John Yoo and Jay Bybee’s disgrace
Arespected career Justice Department official has concluded that two George W. Bush administration lawyers who wrote memos authorizing the physical and psychological abuse of suspected terrorists didn’t commit misconduct that would justify disbarring or disciplining them. But Associate Deputy Atty. Gen. David Margolis’ report is far from a vindication for John C. Yoo and Jay S. Bybee’s shamefully narrow interpretations of laws against torture and extravagant views about presidential power.

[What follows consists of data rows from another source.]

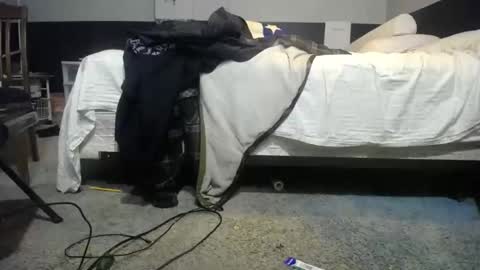 Snapshot of vknow chatting on 03-09-26, 04:27 vknow online show from 03-09-26, 04:27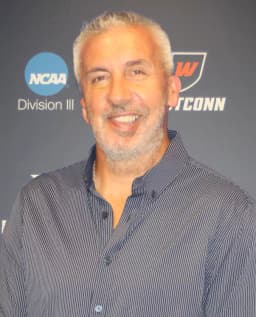 Shawn Stillman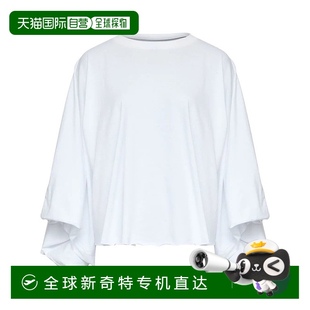 Maison 女士 香港直邮潮奢 MM6 1h可退 马吉拉 Margiela Mm6 马丁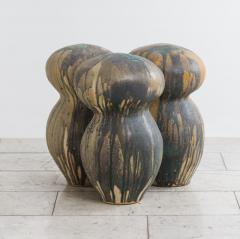 Curtis Fontaine Curtis Fontaine Untitled Vessel 23 USA 2022 - 4038553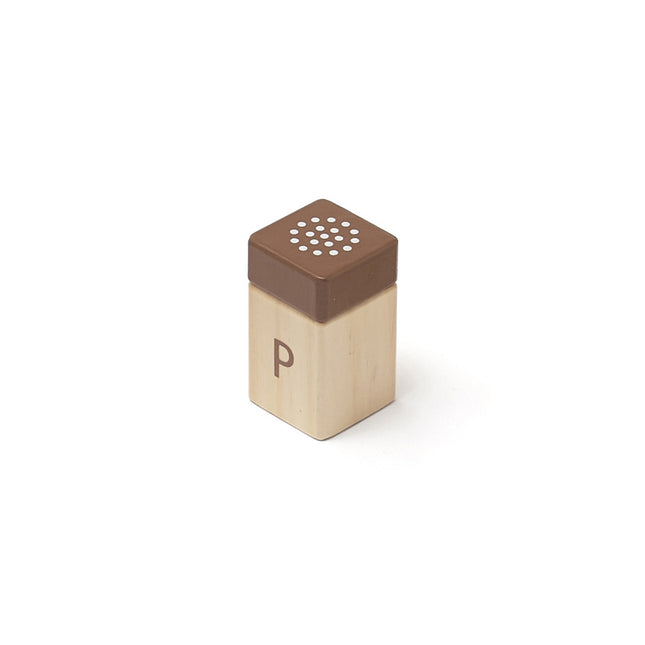 <tc>Kid's Concept</tc> Jeu de cuisine en bois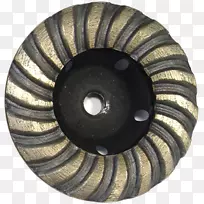 ��̥���������-������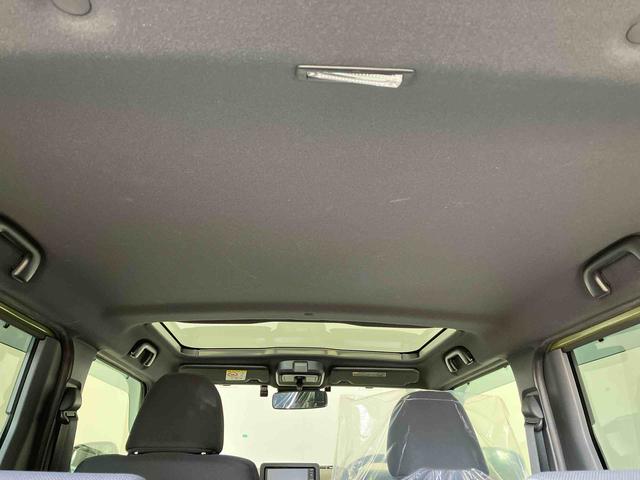 タフトGスマートアシスト搭載 バックカメラ付き オートエアコン オートライト キーフリー アイドリングストップ ABS 電動ドアミラー(熊本県)の中古車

At issue are three documents, including an Aug. 1, 2002, memorandum from Bybee to White House Counsel Alberto R. Gonzales that, understandably, has become known as the “torture memo.” Drafted by Yoo, it defined the “severe” pain prohibited by an anti-torture law as that associated with “death, organ failure or serious impairment of body functions” -- meaning anything short of that was permissible.

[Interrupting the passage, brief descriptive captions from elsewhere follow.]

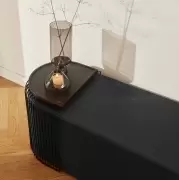 Taca Sessio orzech AYTM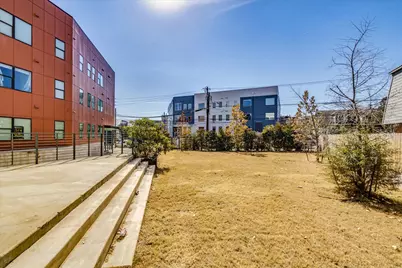 3000 Duval Street #302, Austin, TX 78705 - Photo 25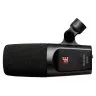 sE Electronics DynaCaster DCM 6 sE Electronics DynaCaster DCM 6
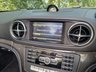 USED 2013 13 MERCEDES-BENZ SL 5.5 SL63 AMG 2d 537 BHP ZERO DEPOSIT FINANCE AVAILABLE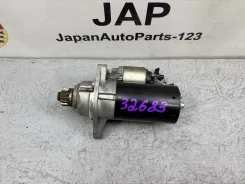 ������� Audi A1 2011 0AM911023TX 0AM911023TX ����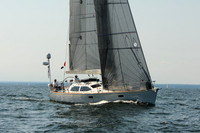 2011 Vineyard Race A 1610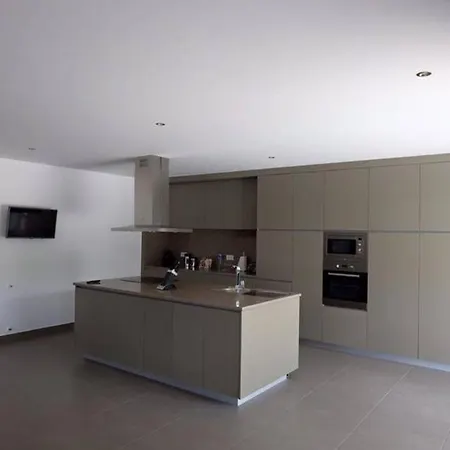 Luxurious In - Private Pool * Vieira do Minho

That language was a paraphrase of a legal provision defining a medical emergency -- a context far removed from torture. But there was more: Even if waterboarding and other “enhanced interrogation” techniques were considered torture, the memo suggested, interrogators would be violating the law only if inflicting pain was their “precise objective.” And even then, they might claim self-defense. For good measure, the memo suggested that the law’s ban on torture might be unconstitutional if it interfered with the president’s powers as commander in chief.
Investigators for the Justice Department’s Office of Professional Responsibility concluded last year that Yoo, a professor at UC Berkeley, “knowingly failed to provide a thorough, objective and candid interpretation of the law” and that Bybee, now a federal judge, “acted in reckless disregard of his professional obligations.” They recommended that the Justice Department refer their findings to state bar associations for possible discipline. That won’t happen now that Margolis has concluded that, although Yoo and Bybee committed significant errors, their opinions didn’t amount to misconduct.
Margolis’ report is cautious and restrained -- the opposite of the sort of freewheeling lawyering engaged in by Yoo and Bybee -- and focuses to a great extent on flaws in the investigators’ arguments. Like the American legal system in general, it resolves doubts in favor of the accused.
Still, we worry that his measured verdict will be misrepresented as an exoneration of two lawyers who, whether or not they committed intentional misconduct, allowed themselves to serve as accessories to a policy that has caused incalculable damage to this country’s moral authority. They may not be disbarred, but they are disgraced.